Task item:
Summarize the article on free school adviser spending in two sentences.

Document segment:
------

The figures, provided by the Department for Education in response to our Freedom of Information requests, show a month-by-month breakdown of “advisor” costs, which until now have been buried in its overall expenditure for free schools.

£2.6 billion has been spent on free schools in total, most of which went on the cost of buildings and land.

However, these new figures show £93.2 million has been spent on legal, property and technical advisers – most of whom are private contractors – over the past three years, for advice on buying up potential sites and old buildings.

According to the FoI data, £64.4 million went on “technical advisers”: project managers who secure and oversee building contractors.

Next most expensive were “property advisers”, who oversee due diligence and planning permission for sites, at a cost of £18.2 million.

Ironically, money can be wasted elsewhere on these projects where inflexibility stops the ESFA from being sufficiently reactive to situations

Finally, more than £10.5 million seems to have been spent on lawyers, though new accounting rules, which change the way the DfE counts legal costs, mean the true figure is likely to be even higher.

But even though the DfE appears to have spent almost nine figures on external advisers, they could also be driving savings.

Simon Webber, a partner at accountancy firm Kreston Reeves, who has helped set up free schools, said by hiring outside staff as technical and property advisers, the Education and Skills Funding Agency saves on the cost of employing them all year-round, he said.

He also said the ESFA had driven cheaply when tendering for building contracts, so that the offer on the table could be “unrealistically low”.

For example, on one school project, the ESFA had to re-tender three times before it set a price in line with the market and was successful. Although this shows the ESFA’s commitment to getting the best value for public money, by the time a contractor was found, thousands of pounds had been spent on multiple tender processes over two years.

“Ironically, money can be wasted elsewhere on these projects where inflexibility stops the ESFA from being sufficiently reactive to situations,” he said.

Earlier this year the National Audit Office said the lack of expertise at the ESFA was preventing it from driving deals when purchasing sites and buildings – often meaning it paid “above market price” when it needn’t.

The DfE set up its own private property company, LocatED, to hire more experienced staff, in 2016.

At £10 million over three years, the legal costs are relatively lower than for other advisers, but Schools Week was told the figure relates to the ESFA’s own “legal panel” and does not include the fees paid to external commercial lawyers.

Dominic Swift, head of property and chair of education strategy at law firm Browne Jacobson, said the ESFA was advised by a special panel of lawyers who “make sure a proper process is applied” to quotes for building contracts, thereby trying to keep costs down.

Four years ago, legal costs were much higher: publicly available data on free school spending showed costs of up to £30 million per month, but open release of this data stopped in April 2014.

A footnote in an NAO report from 2013 reveals that between 2013 and 2014 a change occurred in the way “contractor costs” were dealt with in accounts.

Previously, legal contractor costs were part of project management costs but from 2014 onwards they were “capitalised and included in capital spending”.

------

Recorded data:
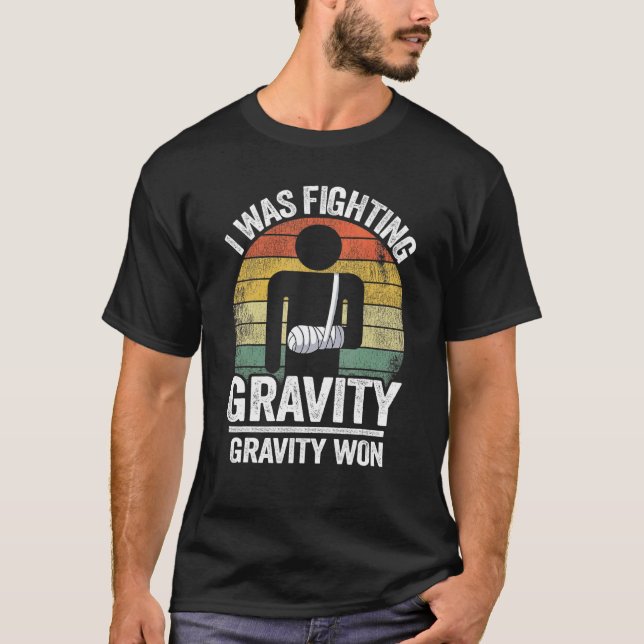 Jag bekämpade Gravity Gravity Won Broken Hand Bro T Shirt (Framsida)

------

Task answer:
Figures the Department for Education released under Freedom of Information requests show that £93.2 million was spent on legal, property and technical advisers for free schools over three years, including £64.4 million on technical advisers and £18.2 million on property advisers. A partner at Kreston Reeves said that hiring outside advisers saves the Education and Skills Funding Agency the cost of employing them year-round, but he also said the agency's inflexibility can waste money elsewhere on these projects.